As far as the impact on the Indian government is concerned, all the experts that The Wire spoke to said it would be minimal.

“Unlike some of the African countries which depended on US funds almost completely for drugs, India has been procuring them of its own – so to that extent India will not feel any significant impact,” Swaminathan said. 

Former head of Public Health Foundation of India K. Srinath Reddy echoed Swaminathan’s viewpoint and added, “Overall, the country has to prioritise health in public financing and focus on primary healthcare [which caters to rural areas]…Health financing must show a rise in both central and state budgets.”

Though the government programmes would remain largely unaffected, their implementation on the ground may suffer if the NGOs indeed withdraw because of USAID funds being wiped out. 

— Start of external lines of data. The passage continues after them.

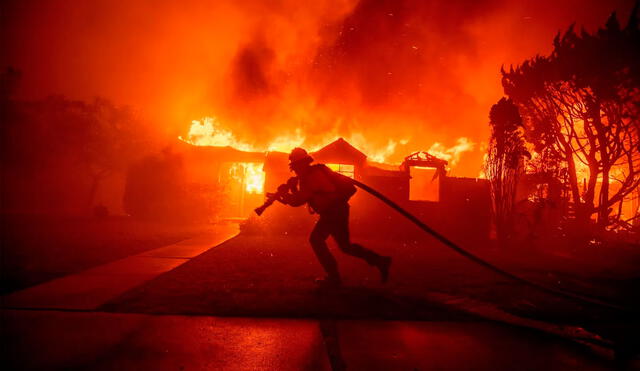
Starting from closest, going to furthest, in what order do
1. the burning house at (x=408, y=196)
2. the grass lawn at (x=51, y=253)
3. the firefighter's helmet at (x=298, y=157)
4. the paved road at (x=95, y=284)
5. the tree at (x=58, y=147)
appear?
the paved road at (x=95, y=284)
the firefighter's helmet at (x=298, y=157)
the grass lawn at (x=51, y=253)
the burning house at (x=408, y=196)
the tree at (x=58, y=147)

The Wire wrote to Union health ministry’s secretary Punya Salila Srivastava asking if the government had made any assessment of the impact of USAID funding cuts on India, on March 4. The Wire also asked if any strategy has been prepared after the assessment. The ministry response will be added when it is received.

Opportunity for Global South

Experts believe that while the exit of US funding from critical healthcare programmes may spell a crisis, it is also an opportunity for countries in the Global South to have a better say on global health platforms. “The US would dominate the stage at multilateral agencies working in the area of health,” said former Union health secretary K. Sujatha Rao.

“It’s time for India now to increase the share of resources it contributes in various global healthcare initiatives,” she added.  The former top official said that India may chip in by increasing WHO funding or making affordable generic medicines available to countries where USAID had provided assistance. 

Swaminathan, who served as WHO’s chief scientist during the COVID-19 pandemic, says that the outbreak revealed that despite best efforts, initiatives like Covax – a global initiative to provide vaccines to African countries – did not deliver to the expected extent, as rich and powerful nations hoarded the vaccines at a time when they were badly needed.

“Therefore, we need regional cooperation – with stronger countries like India, Brazil and China – which have resources, technology and private sector, to really step up,” she said.